Insolite

A Besançon, des chants antimilitaristes pour commémorer le 11 novembre

Par Dimitri Imbert, France Bleu Besançon et France Bleu vendredi 11 novembre 2016 à 17:11

La chanson de Craonne, la Butte Rouge ou encore Giroflée Girofla, voilà quelques-uns des airs entonnés par les militants
La chanson de Craonne, la Butte Rouge ou encore Giroflée Girofla, voilà quelques-uns des airs entonnés par les militants © Radio France - Dimitri Imbert

A chacun son 11 novembre. A Besançon, une trentaine de personnes ont défilé ce vendredi en chantant des airs antimilitaristes pour célébrer, à leur façon, l'armistice de la Grande Guerre.

C'est une tradition peu connue mais bien vivace à Besançon, ville traditionnellement de gauche. Ce 11 novembre, 25 personnes, militants de gauche, anarchistes ou simples citoyens, se sont retrouvées au centre-ville pour perpétuer cette coutume : chanter des airs antimilitaristes pour commémorer à leur façon l'armistice de la Première Guerre mondiale.

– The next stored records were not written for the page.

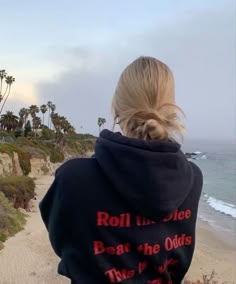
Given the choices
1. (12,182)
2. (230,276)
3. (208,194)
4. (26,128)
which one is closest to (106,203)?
(230,276)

Toute une partie du peuple n'avait pas demandé à se faire trouer la paillasse" - Norbert, Bisontin et antimilitariste

Parmi ces airs, La Chanson de Craonne, La Butte rouge ou encore Giroflée Girofla. Parmi ces militants, Norbert, Bisontin et antimilitariste depuis toujours, qui rappelle que "la guerre a été une véritable boucherie". Pour lui : "Le 11 novembre, au moment des commémorations nationales des drapeaux bleu blanc rouge et des fanfares militaires, il est normal de faire entendre la voix de toute une partie du peuple qui a refusé la guerre et n'avait pas demandé à se faire trouer la paillasse". Et de renchérir : "Ils voulaient juste vivre correctement et se sont fait trouer la peau pour des intérêts qui n'étaient pas les leurs. Ils étaient pauvres en rentrant dans la guerre et ceux qui s'en sont sortis étaient tout aussi pauvres."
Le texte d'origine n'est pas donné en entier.